Design Slack-like multi-tenant global messaging system
Company: OpenAI
Role: Software Engineer
Category: System Design
Difficulty: medium
Interview Round: Onsite
Design a team messaging platform similar to Slack that supports **multiple organizations (multi-tenancy)** and is **deployed globally**.
### Functional requirements
- Users can belong to one or more **workspaces** (tenants/organizations).
- Each workspace has multiple **channels** (public and private) and **direct messages (DMs)**.
- Users can:
- Send and receive real-time text messages in channels and DMs.
- See message history in channels and DMs.
- See basic presence (online/away) for other users in the same workspace.
- Messages must be delivered with low latency (e.g., p95 < 200 ms) for active users.
### Non-functional & multi-tenant requirements
- The service must support **millions of users** across **tens of thousands of workspaces**.
- **Multi-tenancy**:
- Strict data isolation between workspaces: users in one workspace must never see data from another workspace.
- Different workspaces can have different configurations and limits (e.g., message retention, file size limits).
- The system should defend against noisy neighbors (one tenant over-consuming shared resources).
- **Global deployment**:
- Users are geographically distributed (e.g., Americas, Europe, Asia).
- Users should connect to a nearby region for good latency.
- Many large organizations have employees in multiple regions in the **same workspace**.
### Design tasks
Describe a design that covers at least the following aspects:
1. **API and high-level architecture**
- Key services (e.g., gateway/API layer, auth, workspace/channel management, messaging, presence, search, notification).
- How clients (web/desktop/mobile) connect to the system for real-time messaging (e.g., WebSockets, long polling).
2. **Data model and storage**
- Core entities: `Workspace (Tenant)`, `User`, `Membership`, `Channel`, `Message`.
- What storage technologies you would use for:
- Metadata (users, workspaces, channels, memberships).
- Messages and their history.
- How you would **partition/shard** data to scale to many tenants and users.
3. **Multi-tenant architecture**
- How you will represent tenant boundaries in the data model and APIs (e.g., `tenant_id` everywhere).
- Options for physically storing tenant data: fully shared DB with a `tenant_id` column, separate DB per tenant, or a hybrid; discuss pros/cons.
- How you enforce security and isolation across all layers (auth, services, storage).
- Handling noisy neighbors (rate limiting, quotas, priority or dedicated resources for large tenants).
4. **Global deployment and replication**
- How you would deploy the system into multiple regions.
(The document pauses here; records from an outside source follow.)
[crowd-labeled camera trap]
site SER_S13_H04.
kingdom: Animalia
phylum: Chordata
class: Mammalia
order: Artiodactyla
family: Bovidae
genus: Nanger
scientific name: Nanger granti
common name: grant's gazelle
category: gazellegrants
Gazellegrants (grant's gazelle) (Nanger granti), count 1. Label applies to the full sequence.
- How users get routed to the closest region (e.g., DNS, anycast, global load balancers).
- How data for a single global workspace is handled when users are in multiple regions:
- Where is the **source of truth** for messages of a workspace?
- How are messages replicated across regions (e.g., asynchronous replication, regional caches)?
- What consistency guarantees do you provide (e.g., eventual consistency across regions vs strong consistency within a region)?
- Strategies for regional failover and disaster recovery.
5. **Scalability and performance**
- How you would scale:
- WebSocket / real-time connections.
- Message fan-out to many subscribers in a busy channel.
- Message storage and retrieval.
- Caching strategies and indexing for recent history vs deep history.
6. **Other considerations** (at a high level)
- Search and message indexing across channels in a workspace.
- File attachments (storage and access controls) if you have time.
- Security (encryption in transit/at rest, per-tenant encryption keys, audit logging).
Explain the trade-offs you are making (e.g., consistency vs availability, shared vs isolated tenant storage) and justify your choices in terms of reliability, cost, and operational complexity.
Quick Answer: This question evaluates a candidate's ability to design large-scale, multi-tenant real-time messaging systems, testing competencies in distributed systems, data modeling, multi-tenancy, replication, latency optimization, and operational isolation.